Wie gut darf besser sein?

Sie fliehen vor dem Krieg oder der Armut in ihrem Land. Kriegs- und Wirtschaftsflüchtlinge machen sich auf in Richtung Hoffnung auf ein besseres Leben. Viele von ihnen wollen dieses bessere Leben in Deutschland beginnen. Die Wahl ist logisch. Es gehört zu den Ländern, die die besten Bedingungen bieten. Aber ebenso logisch ist, dass nicht allen von ihnen in den wenigen Ländern ein Zuhause gegeben werden kann. Doch wie soll man reagieren, wenn die Flüchtlinge nicht bereit sind, ein Lager zu beziehen, das nicht am Ziel ihrer Reise steht? Wo hört Verständnis auf? Ab wann darf man den Geflohenen Undankbarkeit vorwerfen? Diese Fragen sind abscheulich, weil sämtliche Kräfte genutzt werden sollten, um ihnen ihre Hoffnung zu erfüllen, weil sie in Westeuropa existiert und die meisten dort die Bedingungen nutzen. Sie bauen sich eine Existenz mit diversen Möglichkeiten auf. Jeder Tag verstreicht in einer persönlichen Welt der Unbekümmertheit.

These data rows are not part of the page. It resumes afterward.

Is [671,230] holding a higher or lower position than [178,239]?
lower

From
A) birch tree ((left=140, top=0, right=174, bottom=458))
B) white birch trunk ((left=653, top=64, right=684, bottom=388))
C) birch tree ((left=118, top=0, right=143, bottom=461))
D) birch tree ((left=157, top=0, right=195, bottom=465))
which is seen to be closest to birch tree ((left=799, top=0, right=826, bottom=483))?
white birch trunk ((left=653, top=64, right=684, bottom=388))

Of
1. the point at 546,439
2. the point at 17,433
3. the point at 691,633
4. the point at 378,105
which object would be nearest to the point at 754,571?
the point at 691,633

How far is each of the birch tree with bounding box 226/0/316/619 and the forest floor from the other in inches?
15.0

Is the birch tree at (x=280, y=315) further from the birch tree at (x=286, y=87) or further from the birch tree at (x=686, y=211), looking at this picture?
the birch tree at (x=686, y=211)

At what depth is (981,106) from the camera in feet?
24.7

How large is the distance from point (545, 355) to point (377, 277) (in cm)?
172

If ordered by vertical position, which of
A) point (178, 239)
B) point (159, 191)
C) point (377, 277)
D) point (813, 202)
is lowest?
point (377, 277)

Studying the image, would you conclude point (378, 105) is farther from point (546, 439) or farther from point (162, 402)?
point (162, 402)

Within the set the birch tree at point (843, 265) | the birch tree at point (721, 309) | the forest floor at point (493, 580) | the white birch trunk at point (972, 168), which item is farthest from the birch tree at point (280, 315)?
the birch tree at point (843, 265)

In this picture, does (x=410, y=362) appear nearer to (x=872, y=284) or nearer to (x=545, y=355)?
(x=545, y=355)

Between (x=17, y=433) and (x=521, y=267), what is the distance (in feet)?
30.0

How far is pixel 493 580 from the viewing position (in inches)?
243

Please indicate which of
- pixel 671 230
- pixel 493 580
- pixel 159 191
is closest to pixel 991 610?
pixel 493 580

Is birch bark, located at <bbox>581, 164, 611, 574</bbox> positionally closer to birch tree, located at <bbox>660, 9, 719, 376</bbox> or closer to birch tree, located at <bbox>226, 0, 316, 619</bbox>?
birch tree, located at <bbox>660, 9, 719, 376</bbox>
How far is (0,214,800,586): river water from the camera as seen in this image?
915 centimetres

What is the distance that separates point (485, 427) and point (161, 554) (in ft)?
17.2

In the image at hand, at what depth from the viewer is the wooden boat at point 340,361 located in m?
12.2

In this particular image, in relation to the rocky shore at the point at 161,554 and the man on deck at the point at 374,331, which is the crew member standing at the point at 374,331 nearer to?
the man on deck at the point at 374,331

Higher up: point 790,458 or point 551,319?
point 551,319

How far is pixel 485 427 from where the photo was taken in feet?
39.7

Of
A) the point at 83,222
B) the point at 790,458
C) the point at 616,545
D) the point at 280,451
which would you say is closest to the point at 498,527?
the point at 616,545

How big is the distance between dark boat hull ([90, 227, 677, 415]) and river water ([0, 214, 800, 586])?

Jedoch reichen die Kräfte nicht. Sie stoßen unweigerlich an eine Grenze, die nicht verschoben werden kann. Der gute Wille kann unerschöpflich sein, der Raum nicht. Das müssen die geflüchteten Menschen begreifen. Wenn das nicht der Fall ist und sie sich weigern, in anderen hilfsbereiten Staaten zu bleiben, in denen die Voraussetzungen für ein unbeschwertes Leben leicht schwieriger sind, darf man sich mit Undankbarkeit befassen. Deren guter Wille wird dann nicht gewürdigt.

Es ist gefährlich, so zu argumentieren, aber sie wollen doch Frieden und ein besseres Leben und nicht das beste Leben.